A quick thinker and skilled speaker, Chan brings to the role unusually broad skill sets.

Her resume reads like the compiled resumes of several people and she is clearly not someone who sticks to her comfort zone.

After studying industrial engineering at Stanford University, she trained as a chartered accountant, worked for a non-profit group, moved to the mainland to work for a joint venture and then joined a hedge fund.

She sees her chameleon-like career choices as simply different parts of the jigsaw puzzle that is her life.

"When I talk about building my career, it's actually about expanding my horizons. It just gets wider and wider," she says.

Chan has brought her business expertise to the Asia Society, though in a different context, as the society is a non-profit organisation. "In a way, that's the element I brought in. They need to see that they are running a business as well. In business, the fundamental axiom is self-interest, to make profit. It's all about `me'. But when you're in a non-profit, it's actually about others, it's about something larger than yourself. You are irrelevant. It's totally refreshing."

Chan sees life as a holistic construction rather than an either/or model, and has achieved what she calls a "dynamic equilibrium" in her work and family life. That means seeing all of her life decisions in the context of her family, and their choices, she explains.

The family comprises husband Anthony, who is head of oncology at the Chinese University, son Ian, 18, who is studying in the US, and 15-year-old daughter Adrienne, who attends secondary school in Hong Kong.

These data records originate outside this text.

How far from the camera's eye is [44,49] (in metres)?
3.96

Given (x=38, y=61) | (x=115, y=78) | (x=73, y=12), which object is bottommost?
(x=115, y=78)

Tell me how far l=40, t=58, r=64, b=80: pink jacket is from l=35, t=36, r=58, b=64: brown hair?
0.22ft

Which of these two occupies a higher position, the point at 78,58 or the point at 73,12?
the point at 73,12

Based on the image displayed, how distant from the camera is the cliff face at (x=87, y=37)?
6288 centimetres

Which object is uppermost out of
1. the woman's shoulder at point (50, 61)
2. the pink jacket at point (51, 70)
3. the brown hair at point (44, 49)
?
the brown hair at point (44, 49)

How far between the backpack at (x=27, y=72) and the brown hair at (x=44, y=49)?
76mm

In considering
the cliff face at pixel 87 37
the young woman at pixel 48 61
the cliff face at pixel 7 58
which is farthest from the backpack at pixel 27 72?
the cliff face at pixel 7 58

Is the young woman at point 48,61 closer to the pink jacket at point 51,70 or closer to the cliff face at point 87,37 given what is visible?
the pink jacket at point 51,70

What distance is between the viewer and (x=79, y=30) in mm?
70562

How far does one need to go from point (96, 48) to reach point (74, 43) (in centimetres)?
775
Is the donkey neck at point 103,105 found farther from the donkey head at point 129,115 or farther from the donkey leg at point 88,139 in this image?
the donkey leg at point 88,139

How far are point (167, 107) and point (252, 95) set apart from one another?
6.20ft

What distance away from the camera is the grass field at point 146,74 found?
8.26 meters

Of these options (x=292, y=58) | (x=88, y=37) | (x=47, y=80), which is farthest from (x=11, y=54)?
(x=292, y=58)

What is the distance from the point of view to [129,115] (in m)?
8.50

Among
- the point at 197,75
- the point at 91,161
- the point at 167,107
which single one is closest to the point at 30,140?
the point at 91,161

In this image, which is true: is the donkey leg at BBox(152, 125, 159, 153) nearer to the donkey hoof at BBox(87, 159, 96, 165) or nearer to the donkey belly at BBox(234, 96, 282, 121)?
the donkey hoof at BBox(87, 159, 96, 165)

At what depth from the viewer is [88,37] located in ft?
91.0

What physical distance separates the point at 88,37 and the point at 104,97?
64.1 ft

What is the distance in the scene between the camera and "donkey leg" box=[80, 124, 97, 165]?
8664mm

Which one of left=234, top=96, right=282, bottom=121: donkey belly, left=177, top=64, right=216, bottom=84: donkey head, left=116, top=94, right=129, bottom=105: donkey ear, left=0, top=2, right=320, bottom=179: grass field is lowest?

Any free time is spent with the family, and Chan says her most relaxing moments are those spent chatting with her daughter. Holidays blend individual constraints with a shared goal, in line with Chan’s holistic approach. An imminent holiday, for example, involves her husband departing first, Chan following a week later, and daughter Adrienne three days after that.

“We’re all meeting together in California, where my son is studying,” she explains, adding that she combines other holidays with the search for a university for her daughter.

Her husband has been the centrepiece of her balanced life, Chan says.

"He's always been very supportive, and because I haven't had that burden of having to support the family, I've been able to take risks.

"I think a lot of people, nowadays, only look at the downside [of] risk, and forget about the upside. And if you live with fear, it's a totally different life than if you live life with passion."